Breanna Stewart is playing in her second Olympics. She hopes to play in at least three more, like fellow Team USA members Diana Taurasi and Sue Bird.

“I don’t think we really talk about it as much, but we’re all aware of it,” Stewart said. “Sue and [Diana], what they’ve done for USA basketball is extremely special. The fact that they’re going for five straight golds is insane. For the rest of us, as players, we want to make sure that we put them in the best possible position to get that gold.”

Mostly stuck inside their hotel, really only leaving to watch the American men’s basketball team play, they’ve filled days with some video games and hotly contested Uno matches. Most of the NBA and WNBA players here spent time in a bubble last summer when their leagues finished their seasons.

This, Stewart said, is worse.

“I think we left the WNBA bubble like, ‘I’d rather not go into a bubble ever again.’ But, to be able to play basketball right now, that’s what we need to do to be safe, to play in a bubble,” Stewart said. “We were able to have a little bit more freedom with the WNBA. Here, we are not able to do that. It’s fine. We’re just happy that the Olympics are being held, that we’re able to be here in Tokyo. And this is a business trip.”

-TOKYO,JAPAN August 6, 2021: USA's Sylvia Fowles has her jersey grabbed.
U.S. center Sylvia Fowles has her jersey grabbed by Serbia’s Maja Skoric while pulling in a rebound during Friday’s game.
(Wally Skalij / Los Angeles Times)

Getting to the finish line hasn’t been easy, despite having undoubtedly the most talented team in the tournament. Bothered some by the Serbian’s physicality on offense, the U.S. defense was even less forgiving. The Serbs shot 33% from the field after being well under 30 for most of the game. Griner and the American bigs dominated inside. Griner finished with 15 points and 12 rebounds. Stewart also double-doubled with 12 points and 10 rebounds.

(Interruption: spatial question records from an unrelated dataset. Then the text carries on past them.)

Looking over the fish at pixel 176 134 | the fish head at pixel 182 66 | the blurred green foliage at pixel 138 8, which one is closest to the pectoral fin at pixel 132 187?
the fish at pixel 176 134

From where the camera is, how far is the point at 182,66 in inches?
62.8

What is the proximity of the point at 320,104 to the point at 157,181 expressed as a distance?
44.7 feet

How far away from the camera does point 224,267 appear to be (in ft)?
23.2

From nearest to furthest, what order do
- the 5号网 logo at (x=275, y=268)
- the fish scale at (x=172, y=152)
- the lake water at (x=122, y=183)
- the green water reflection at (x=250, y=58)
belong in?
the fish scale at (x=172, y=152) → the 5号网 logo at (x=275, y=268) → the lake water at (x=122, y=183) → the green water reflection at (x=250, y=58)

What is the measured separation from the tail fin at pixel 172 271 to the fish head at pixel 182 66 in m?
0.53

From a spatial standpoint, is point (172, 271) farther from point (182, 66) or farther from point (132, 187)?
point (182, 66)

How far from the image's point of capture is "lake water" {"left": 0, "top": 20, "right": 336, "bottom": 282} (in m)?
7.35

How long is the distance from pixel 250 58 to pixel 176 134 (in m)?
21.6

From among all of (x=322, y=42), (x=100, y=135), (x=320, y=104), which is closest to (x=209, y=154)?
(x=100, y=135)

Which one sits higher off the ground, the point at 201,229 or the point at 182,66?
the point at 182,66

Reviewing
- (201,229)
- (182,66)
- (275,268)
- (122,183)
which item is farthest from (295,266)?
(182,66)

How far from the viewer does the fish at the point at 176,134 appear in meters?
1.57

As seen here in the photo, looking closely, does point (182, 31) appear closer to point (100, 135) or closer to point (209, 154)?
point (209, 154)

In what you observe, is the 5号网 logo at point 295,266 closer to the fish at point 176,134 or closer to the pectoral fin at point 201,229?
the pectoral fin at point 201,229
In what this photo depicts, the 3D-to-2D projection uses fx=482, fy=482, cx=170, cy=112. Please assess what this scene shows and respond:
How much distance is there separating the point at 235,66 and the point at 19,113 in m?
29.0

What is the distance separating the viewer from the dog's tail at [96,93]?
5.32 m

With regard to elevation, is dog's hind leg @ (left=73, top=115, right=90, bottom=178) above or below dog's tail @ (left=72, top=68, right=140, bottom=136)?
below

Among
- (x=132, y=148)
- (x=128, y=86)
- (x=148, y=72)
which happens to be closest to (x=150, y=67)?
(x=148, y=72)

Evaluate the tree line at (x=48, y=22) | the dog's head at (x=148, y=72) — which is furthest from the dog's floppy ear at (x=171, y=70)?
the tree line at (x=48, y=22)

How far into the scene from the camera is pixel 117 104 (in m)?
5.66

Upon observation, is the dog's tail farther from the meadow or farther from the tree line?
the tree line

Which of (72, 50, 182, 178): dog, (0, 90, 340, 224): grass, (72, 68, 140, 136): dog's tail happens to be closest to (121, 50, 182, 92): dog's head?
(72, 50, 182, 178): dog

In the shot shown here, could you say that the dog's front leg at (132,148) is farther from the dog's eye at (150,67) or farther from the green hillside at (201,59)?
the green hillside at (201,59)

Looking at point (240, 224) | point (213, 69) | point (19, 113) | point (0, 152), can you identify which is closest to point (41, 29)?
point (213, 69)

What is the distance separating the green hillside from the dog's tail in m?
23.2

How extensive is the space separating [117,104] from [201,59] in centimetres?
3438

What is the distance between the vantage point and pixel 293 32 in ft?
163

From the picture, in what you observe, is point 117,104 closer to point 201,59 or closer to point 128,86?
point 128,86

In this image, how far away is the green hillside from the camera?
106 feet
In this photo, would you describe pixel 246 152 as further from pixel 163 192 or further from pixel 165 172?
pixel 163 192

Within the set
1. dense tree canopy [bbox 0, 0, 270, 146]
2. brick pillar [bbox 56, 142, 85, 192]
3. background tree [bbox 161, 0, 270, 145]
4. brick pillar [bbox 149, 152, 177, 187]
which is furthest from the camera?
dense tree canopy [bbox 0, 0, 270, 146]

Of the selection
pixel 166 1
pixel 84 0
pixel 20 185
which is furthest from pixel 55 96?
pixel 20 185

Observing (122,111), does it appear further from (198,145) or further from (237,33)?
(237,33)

Bird hit a pair of threes and finished with eight points. Taurasi grimaced in pain throughout the game and only played 12:30. American coach Dawn Staley thought Taurasi would be ready for Sunday’s final, the end of their Olympic journey.

“I think everybody here wants to win gold for them, for us, for everybody that started this streak,” Griner said.

But it’s also important to lock in on the present, to shake the burden of upholding the program’s legacy and focus solely on 40 minutes of basketball.

“We talked … about enjoying the moment,” Stewart said. “I think that right now, that there’s so much pressure knowing that it’s seven straight [golds] and things like that, that you kind of get lost in what’s actually happening and enjoying being at the Olympics, on the court, competing every single day. And I think we did that.”

Across the court, that’s exactly what the Americans saw Dugalic do, playing with tons of pent-up energy after watching the Olympics from the sidelines. She chased down every loose ball, leading her team with 10 rebounds.

She scored twice, both times thanks to running the court and beating the WNBA stars to the basket. During her 22 minutes on the court, the Serbians were three points better than the Americans.

Following the Olympics, Dugalic will get to UCLA and settle in after transferring from Oregon. She’s excited but first her team will play in the bronze medal game Saturday, a perfect way to cap the rapid realization of so many dreams.

“This, this was a once-in-a-lifetime experience,” she said. “Hopefully there will be more.”

If the U.S. can win again, they’ll get to celebrate Bird and Taurasi’s last dance as once-in-a-lifetime Olympians, the perfect intersection of past achievement with present glory.

“We celebrate our wins, and we turn the page and we look forward to the next time that we compete,” Staley said. “But I know it’s gonna be pretty special. I know, they’re probably just reserving [that emotion] for that moment of actually winning their fifth gold medal and our seventh straight.”